Code analysis: Find function calls not in comments
Data extraction: Get values from key-value pairs
Performance Considerations¶
Performance Note
Lookaround assertions can be slower than simple patterns, especially with backtracking. Use the simplest pattern that meets your needs.
Optimization tips:
- Use fixed-length lookbehind when possible (faster than variable-length)
- Avoid nested lookaround assertions
- Test patterns on representative data to measure performance
- Consider simpler alternatives if lookaround isn't strictly necessary
See Performance Considerations for detailed optimization strategies.
Fixed-Length vs Variable-Length Lookbehind¶
PCRE2 supports both fixed-length and variable-length lookbehind patterns, with significant performance differences:
Fixed-Length Lookbehind (faster):
# Fixed: always checks exactly 3 characters
rg -P '(?<=foo)\w+' # (1)!
# Fixed: always checks exactly 4 characters
rg -P '(?<=\$\d{2})\w+' # (2)!
- Fixed-length: The pattern
foois always exactly 3 characters, allowing PCRE2 to optimize by stepping back a known distance - Fixed-length:
\$\d{2}always matches exactly 3 characters ($ plus two digits), enabling the same optimization
Variable-Length Lookbehind (slower):
# Variable: can match 3-10 characters
rg -P '(?<=foo.*)\w+' # (3)!
# Variable: can match varying lengths
rg -P '(?<=\w+:)\d+' # (4)!
- Variable-length:
foo.*can match different lengths, requiring PCRE2 to try multiple starting positions with backtracking - Variable-length:
\w+:matches one or more word characters followed by colon, varying in length
Performance Impact: Fixed-length lookbehind can be 10-100x faster because the regex engine knows exactly how far to step back. Variable-length requires backtracking to find all possible starting positions.
Best Practice: Use fixed-length lookbehind whenever possible. If you need variable-length, consider if a simpler pattern or capture group might work instead.
Avoiding Nested Lookaround¶
Nested lookaround assertions should be avoided due to exponential backtracking:
# Bad: nested lookaround (exponential backtracking)
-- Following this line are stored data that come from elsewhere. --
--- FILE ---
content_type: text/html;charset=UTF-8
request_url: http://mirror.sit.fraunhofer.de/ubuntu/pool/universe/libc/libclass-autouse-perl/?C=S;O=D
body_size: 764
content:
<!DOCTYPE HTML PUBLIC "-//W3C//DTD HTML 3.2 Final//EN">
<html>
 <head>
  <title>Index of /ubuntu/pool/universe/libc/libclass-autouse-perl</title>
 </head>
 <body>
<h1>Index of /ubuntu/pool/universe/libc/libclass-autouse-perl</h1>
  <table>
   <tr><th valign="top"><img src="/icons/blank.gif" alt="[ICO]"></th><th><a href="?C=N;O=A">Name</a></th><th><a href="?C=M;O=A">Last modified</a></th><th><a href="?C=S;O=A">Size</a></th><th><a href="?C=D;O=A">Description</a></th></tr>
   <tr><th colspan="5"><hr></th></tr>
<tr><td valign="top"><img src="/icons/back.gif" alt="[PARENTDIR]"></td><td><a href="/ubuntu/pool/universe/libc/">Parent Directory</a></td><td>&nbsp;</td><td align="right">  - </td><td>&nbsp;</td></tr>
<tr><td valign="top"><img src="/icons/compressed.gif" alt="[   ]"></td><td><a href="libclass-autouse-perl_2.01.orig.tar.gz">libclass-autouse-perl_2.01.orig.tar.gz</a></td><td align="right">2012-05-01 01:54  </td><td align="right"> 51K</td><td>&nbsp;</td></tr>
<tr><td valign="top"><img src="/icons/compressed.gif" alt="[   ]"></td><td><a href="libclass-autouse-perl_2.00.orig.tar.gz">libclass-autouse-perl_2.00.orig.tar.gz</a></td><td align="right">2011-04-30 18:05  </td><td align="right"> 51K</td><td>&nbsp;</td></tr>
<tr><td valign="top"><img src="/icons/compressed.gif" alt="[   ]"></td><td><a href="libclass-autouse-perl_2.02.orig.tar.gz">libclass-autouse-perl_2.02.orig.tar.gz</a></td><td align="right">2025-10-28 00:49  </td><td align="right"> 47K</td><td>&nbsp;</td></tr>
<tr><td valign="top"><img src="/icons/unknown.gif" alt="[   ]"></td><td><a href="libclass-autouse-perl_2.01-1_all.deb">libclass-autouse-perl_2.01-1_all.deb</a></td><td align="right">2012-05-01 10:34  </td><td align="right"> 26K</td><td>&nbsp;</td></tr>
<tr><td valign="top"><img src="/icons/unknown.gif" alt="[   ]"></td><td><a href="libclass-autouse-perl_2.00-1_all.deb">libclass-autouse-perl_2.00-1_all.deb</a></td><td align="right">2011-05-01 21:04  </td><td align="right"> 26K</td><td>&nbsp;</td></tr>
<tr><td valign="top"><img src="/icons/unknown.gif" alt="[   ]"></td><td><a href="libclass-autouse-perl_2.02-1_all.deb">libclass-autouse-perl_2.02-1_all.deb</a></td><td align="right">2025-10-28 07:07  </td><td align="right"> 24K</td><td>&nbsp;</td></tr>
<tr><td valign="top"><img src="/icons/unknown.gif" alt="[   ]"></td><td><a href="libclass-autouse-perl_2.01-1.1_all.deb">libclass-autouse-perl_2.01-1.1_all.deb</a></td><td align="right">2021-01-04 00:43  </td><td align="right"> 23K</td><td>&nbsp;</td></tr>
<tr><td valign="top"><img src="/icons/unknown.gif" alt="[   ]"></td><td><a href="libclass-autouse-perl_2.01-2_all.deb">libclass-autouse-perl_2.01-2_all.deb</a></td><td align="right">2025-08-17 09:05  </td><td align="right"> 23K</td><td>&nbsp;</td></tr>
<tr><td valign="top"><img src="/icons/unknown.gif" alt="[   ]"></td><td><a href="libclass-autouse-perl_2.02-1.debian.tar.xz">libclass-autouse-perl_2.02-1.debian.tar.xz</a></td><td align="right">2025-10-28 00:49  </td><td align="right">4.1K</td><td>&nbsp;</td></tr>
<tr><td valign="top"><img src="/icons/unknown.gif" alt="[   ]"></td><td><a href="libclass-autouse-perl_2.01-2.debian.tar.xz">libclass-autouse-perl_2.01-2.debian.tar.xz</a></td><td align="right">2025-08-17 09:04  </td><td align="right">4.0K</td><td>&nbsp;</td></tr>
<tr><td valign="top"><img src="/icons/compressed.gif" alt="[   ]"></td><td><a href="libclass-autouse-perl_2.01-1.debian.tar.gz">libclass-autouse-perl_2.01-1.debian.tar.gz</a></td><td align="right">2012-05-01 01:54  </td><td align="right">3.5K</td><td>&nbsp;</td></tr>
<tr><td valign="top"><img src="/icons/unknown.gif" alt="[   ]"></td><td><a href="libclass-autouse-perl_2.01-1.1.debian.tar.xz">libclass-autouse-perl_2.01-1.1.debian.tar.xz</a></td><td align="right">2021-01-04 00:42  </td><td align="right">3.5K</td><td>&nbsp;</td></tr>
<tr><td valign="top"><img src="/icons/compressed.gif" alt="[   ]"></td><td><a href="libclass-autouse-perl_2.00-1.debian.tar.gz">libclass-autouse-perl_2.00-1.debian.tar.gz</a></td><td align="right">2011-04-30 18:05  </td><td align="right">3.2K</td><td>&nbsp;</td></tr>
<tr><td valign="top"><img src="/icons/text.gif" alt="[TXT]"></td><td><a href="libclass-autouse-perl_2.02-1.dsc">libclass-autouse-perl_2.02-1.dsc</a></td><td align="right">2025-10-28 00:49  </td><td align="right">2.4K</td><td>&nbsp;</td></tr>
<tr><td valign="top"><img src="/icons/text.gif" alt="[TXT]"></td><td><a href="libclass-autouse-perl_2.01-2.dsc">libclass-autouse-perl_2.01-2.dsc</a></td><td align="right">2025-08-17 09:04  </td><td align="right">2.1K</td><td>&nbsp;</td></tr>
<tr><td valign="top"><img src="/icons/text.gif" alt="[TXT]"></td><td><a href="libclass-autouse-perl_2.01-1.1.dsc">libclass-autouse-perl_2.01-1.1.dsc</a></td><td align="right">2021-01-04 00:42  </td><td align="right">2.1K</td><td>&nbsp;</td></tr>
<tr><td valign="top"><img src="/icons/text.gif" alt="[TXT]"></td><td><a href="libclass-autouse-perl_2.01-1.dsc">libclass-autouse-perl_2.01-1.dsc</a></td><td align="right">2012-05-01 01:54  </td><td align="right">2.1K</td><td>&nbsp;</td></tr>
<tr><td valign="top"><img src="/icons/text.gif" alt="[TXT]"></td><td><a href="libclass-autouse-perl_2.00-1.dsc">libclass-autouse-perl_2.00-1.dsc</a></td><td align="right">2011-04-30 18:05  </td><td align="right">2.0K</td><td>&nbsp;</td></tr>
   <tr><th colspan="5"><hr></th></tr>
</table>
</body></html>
rg -P '(?=(?!bad))\w+' # (1)!
# Good: simplified to single lookahead
rg -P '(?!bad)\w+' # (2)!
# Bad: complex nesting
rg -P '(?=(?<=foo)bar)' # (3)!
# Good: combine conditions differently
rg -P '(?<=foo)bar' # (4)!
- Nested lookaround: Double assertion
(?=(?!bad))causes PCRE2 to evaluate both the outer lookahead and inner negative lookahead at each position, leading to quadratic or worse time complexity - Simplified: Single negative lookahead
(?!bad)achieves the same result with linear time - Complex nesting: Combining lookahead and lookbehind in nested fashion is rarely necessary and very slow
- Simplified: In most cases, assertions can be combined at the same level rather than nested
Why Nested Lookaround is Slow: Each nesting level multiplies the number of positions the regex engine must check. With backtracking, this can lead to exponential time complexity on certain inputs, especially with patterns that can match in multiple ways.